* Aufgabe A
Nennen Sie alle Personen, die im Text über die ORF-Distanzierung im Fall Böhmermann mit Vor- und Nachnamen vorkommen.
* Aufgabe B
Welches Gericht betonte laut dem Text über die ORF-Distanzierung im Fall Böhmermann 2006, dass eine Distanzierung noch in derselben Sendung erfolgen müsse?
* Aufgabe C
Schreiben Sie den Text über die ORF-Distanzierung im Fall Böhmermann im Anschluss an seinen letzten Satz weiter.

Im selben Dilemma wie die "Kurier"-Chefin

Im Fall Böhmermann liegen die Dinge ein bisschen anders. Die oft grenzwertigen Auslassungen des Deutschen haben auch schon den "Kurier" in Verlegenheit gebracht, bei dessen Romy-Bewerb Böhmermann einen Preis eingeheimst hat. Die Dankesrede per Video war so heftig, dass sich "Kurier"-Chefredakteurin Martina Salomon in der Folge nicht nur distanziert hat, sondern Böhmermann auch schlechtes Benehmen attestiert und die Qualität als Satiriker abgesprochen hat: "Sollte das Satire sein, so war es eine grottenschlechte", so Salomons Reaktion damals.

Erinnerung an Hellers Laudatio für Peymann

Der ORF hatte rechtlich keine Wahl, er musste sich distanzieren. Das geht aus einem höchstgerichtlichen Spruch aus 2006 hervor. Der Verwaltungsgerichtshof hat damals – es ging um eine Gala, bei der Claus Peymann geehrt worden ist und André Heller eine provokante Laudatio gehalten hat – betont, dass es eine Distanzierung noch in der selben Sendung geben müsse. Im konkreten Fall aber nicht von Hellers Laudatio - die für sich stehe und vom ORF nicht beeinflusst werden könne -, sondern von Aussagen der Moderatorin der Gala, die ebenfalls auf die damalige Regierung Schüssel hingehaut hatte.

Kein Druck, versichert der Fernseh-Kulturchef

Der Chef der Kultur-Hauptabteilung im ORF-Fernsehen ist Martin Traxl, er sagt im #doublecheck-Interview glaubhaft, es habe keinerlei Druck von innen oder außen gegeben. Die Redaktion des Kulturmontag und er seien da im kleinen Kreis abgestimmt vorgegangen. "Wir haben das Interview bearbeitet und in eine sendbare Form gebracht, haben dann aber doch noch die Rechtsabteilung gefragt. Wir sind eigentlich davon ausgegangen, dass es eine Distanzierung braucht. Das wurde uns dann auch bestätigt." Traxl räumt aber ein, dass man die trockene Distanzierung besser erläutern hätte sollen, im Nachhinein sei man immer klüger. Er habe das unterschätzt.

Nachhaken wäre Pflicht des Interviewers

Für den Medienberater Peter Plaikner ist das aber gar nicht der Punkt. Wäre das Interview anders geführt worden, dann hätte sich die Moderatorin auch nicht distanzieren müssen. Ein Interview mit einem Künstler, das komplett in ein Interview zur Regierungspolitik abgleitet, das müsse auch Kriterien eines politischen Interviews entsprechen, sagt Plaikner. "Das Interview darf bei solchen Aussagen nicht ohne Nachhaken geführt werden, ob das satirisch ist oder nicht."

* Angezeigte Informationen
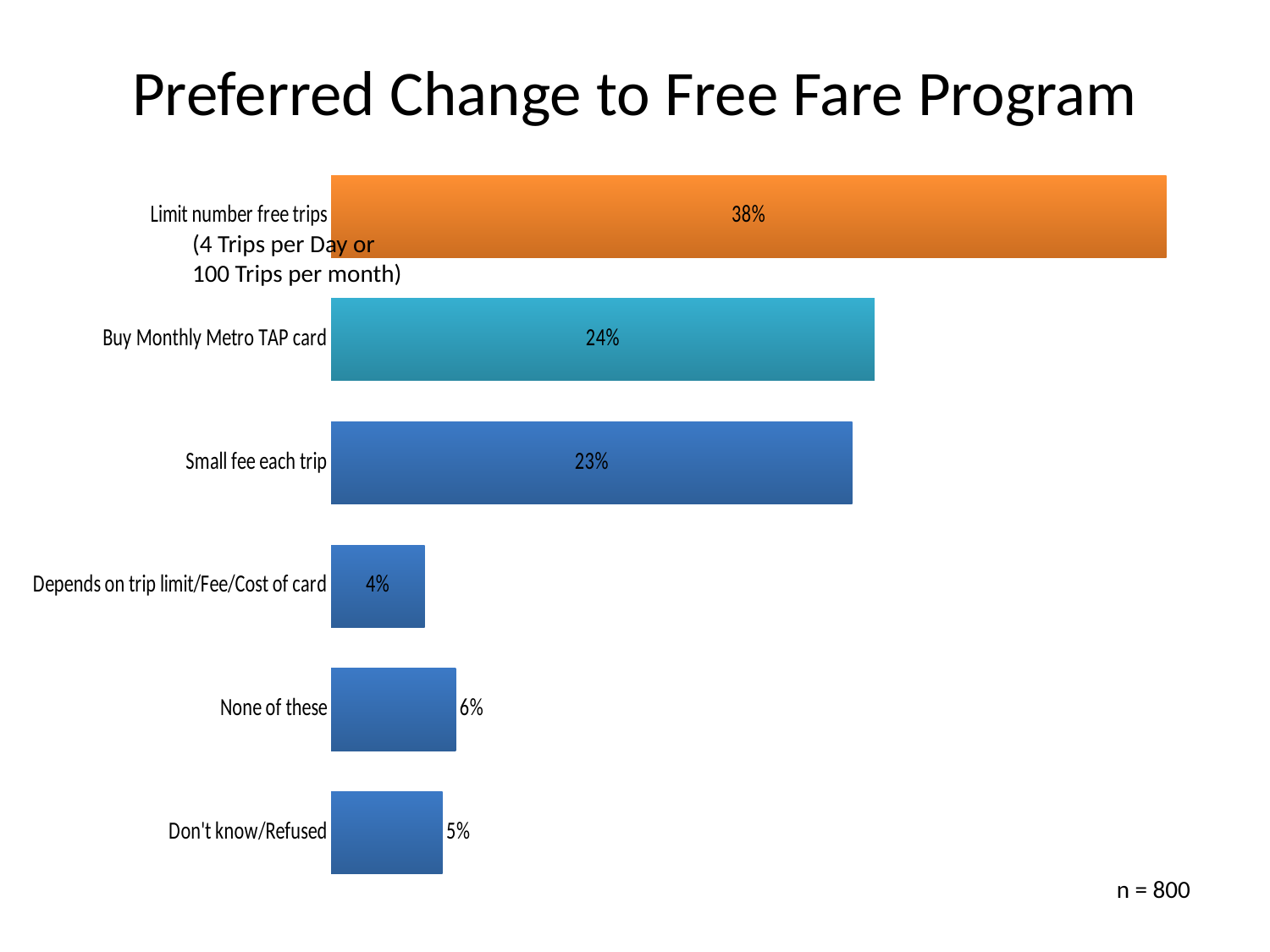
Which category has the highest value? Limit number free trips What percentage of respondents preferred to limit the number of free trips? 38% What is the title of the chart? Preferred Change to Free Fare Program What is the value for Small fee each trip? 23% What kind of chart is shown on the slide? Bar chart How many categories are shown in the chart? 6 Which is larger, None of these or Don't know/Refused? None of these What is the value for Don't know/Refused? 5% What is the difference between the values for Limit number free trips and Buy Monthly Metro TAP card? 14% What is the value for Depends on trip limit/Fee/Cost of card? 4% What is the value for Buy Monthly Metro TAP card? 24% Which category has the lowest value? Depends on trip limit/Fee/Cost of card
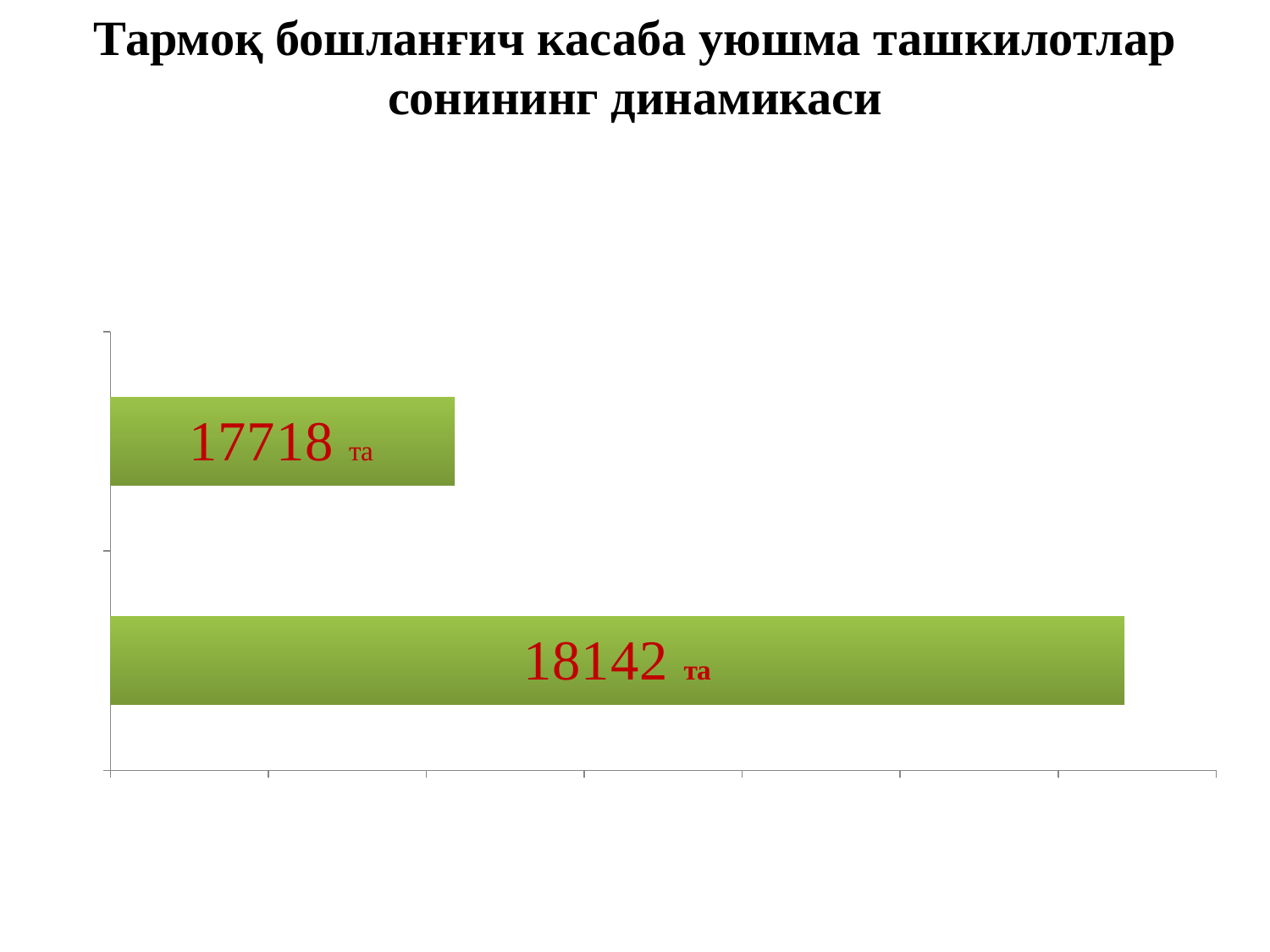
How many bars are plotted in the chart? 2 What value is printed on the top bar of the chart? 17718 та What colour are the bars in the chart? green Which bar has the lower value, the top bar or the bottom bar? the top bar Which bar has the higher value, the top bar or the bottom bar? the bottom bar What is the difference between the values of the bottom bar and the top bar? 424 Is the value of the top bar larger or smaller than the value of the bottom bar? smaller What type of chart is shown on the slide? bar chart What value is printed on the bottom bar of the chart? 18142 та What is the title of the slide containing the chart? Тармоқ бошланғич касаба уюшма ташкилотлар сонининг динамикаси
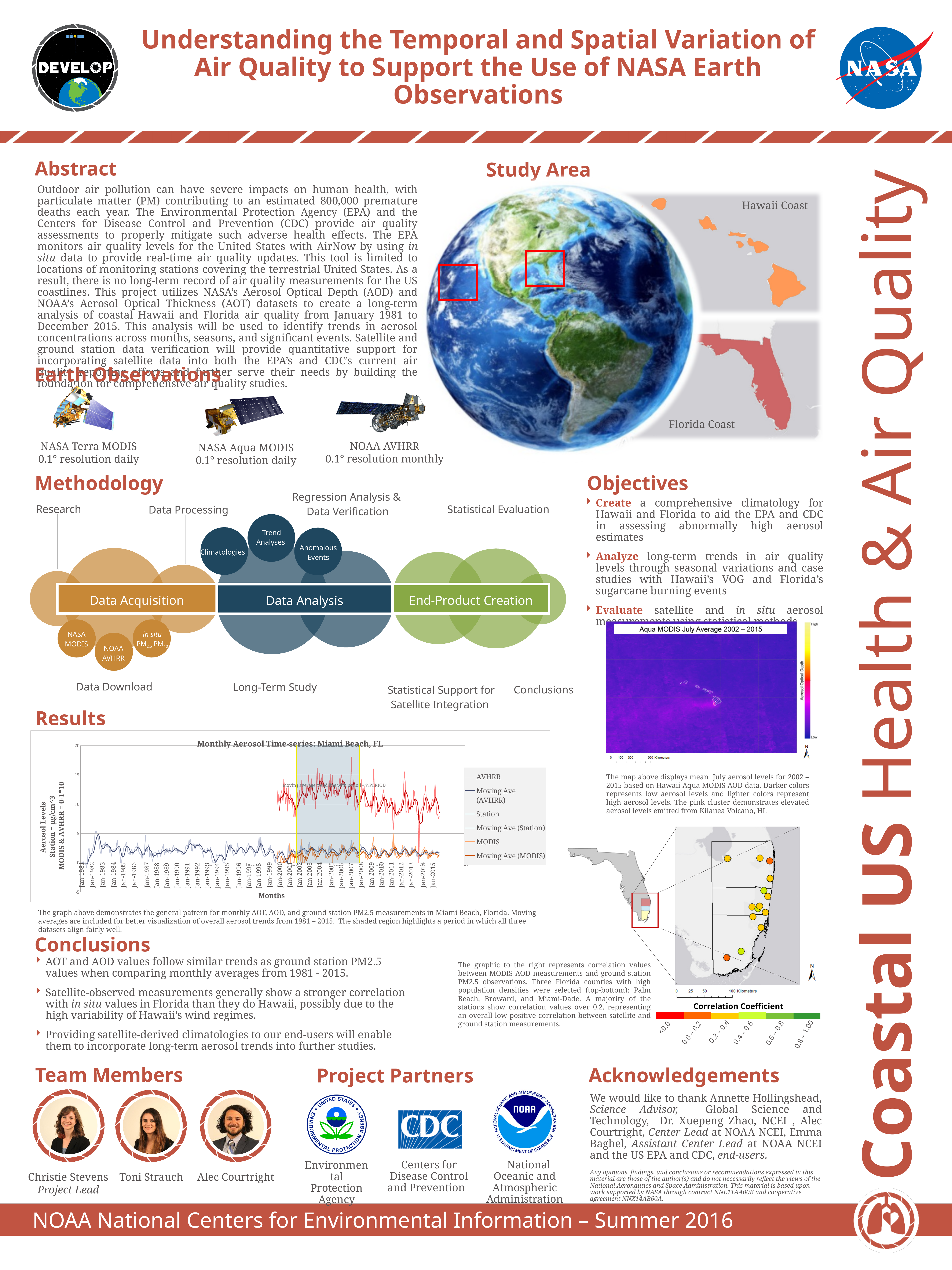
In the Monthly Aerosol Time-series chart, is the MODIS value around Jan-2010 greater or less than 5? less What kind of chart is the Monthly Aerosol Time-series: Miami Beach, FL chart? line chart What is the x-axis label of the Monthly Aerosol Time-series chart? Months In the Monthly Aerosol Time-series chart, is the Moving Ave (Station) value around Jan-2005 greater or less than 15? less In the Monthly Aerosol Time-series chart, which is larger around Jan-2005: the Station value or the AVHRR value? Station In the Monthly Aerosol Time-series chart, is the Station value around Jan-2003 greater or less than 5? greater In the Monthly Aerosol Time-series chart, which series has the highest values during the shaded 2002–2007 period? Station What is the title of the chart in the Results section? Monthly Aerosol Time-series: Miami Beach, FL How many series does the legend of the Monthly Aerosol Time-series chart list? 6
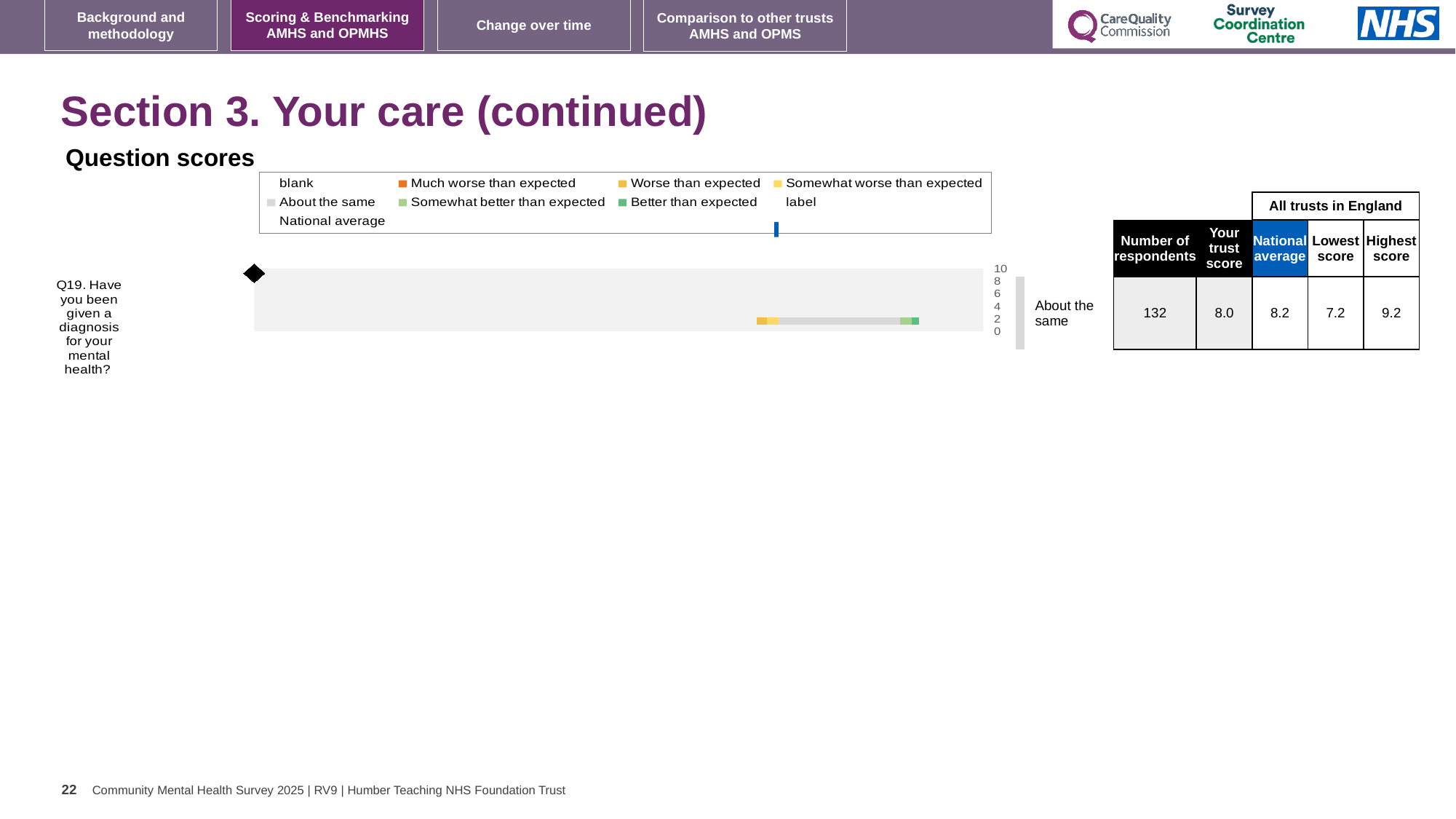
Which colour in the legend represents 'Much worse than expected'? orange What is the highest score among all trusts in England for Q19? 9.2 Which is larger for Q19: the trust's score or the national average? national average What is the difference between the highest and lowest trust scores for Q19? 2.0 What kind of chart is used to show the question scores for Q19? bar chart Is the trust's score for Q19 greater or less than 6? greater What is the trust's score for Q19 (Have you been given a diagnosis for your mental health?)? 8.0 How many respondents answered Q19? 132 What is the national average score for Q19? 8.2 What benchmarking category is shown next to the Q19 bar? About the same What is the lowest score among all trusts in England for Q19? 7.2 How many questions are plotted in the question scores chart? 1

* Lösung A
Martina Salomon, Claus Peymann, André Heller, Martin Traxl, Peter Plaikner

* Lösung B
Der Verwaltungsgerichtshof

* Lösung C
Es sei der Job des Interviewers, provokante Aussagen wie jene von Böhmermann zu hinterfragen, betont Peter Plaikner. Das sei aber nicht geschehen. So habe der Provokateur eine Plattform für seine Aussagen bekommen. Bei einem Auftritt zum Beispiel in der ZIB2 wäre Böhmermann das nicht gelungen, meint Plaikner. Aber: kann man das von einem Kulturjournalisten erwarten? "Ich erwarte mir auch von einem Kulturjournalisten, dass er sich nicht aufs politische Glatteis führen lässt."

Die Kultur auf dem politischen Glatteis

Das Glatteis wird in der Antwort von Kulturchef Martin Traxl zu diesem Punkt sehr deutlich: "Wenn es um so eine satirische Performance geht, dann wird das Interview ein Teil davon. Auch der Interviewer. Das ist ganz, ganz schwierig. Unser Kollege hat versucht, seriös zu bleiben und Böhmermann trotzdem nicht in die Schranken zu weisen. Sonst hätte er schon bei der ersten Frage dazwischenfahren müssen", so Traxl.

Mit Thomas Bernhard den Ball aufgelegt

Von Dazwischenfahren war tatsächlich keine Rede, der ORF-Interviewer hat Böhmermann vielmehr gleich zum Einstieg sogar den Ball aufgelegt – mit dem Thomas-Bernhard-Zitat aus "Heldenplatz" von den sechseinhalb Millionen Debilen in Österreich. Die Zahl sei überholt, setzte sich Böhmermann drauf. "Inzwischen sind es acht Millionen Debile, und der Ruf nach autoritärer Führung ist immer noch sehr laut." Das sei der Versuch gewesen, das Böhmermann-Interview in einen Kultur-Kontext einzubetten, sagt Martin Traxl.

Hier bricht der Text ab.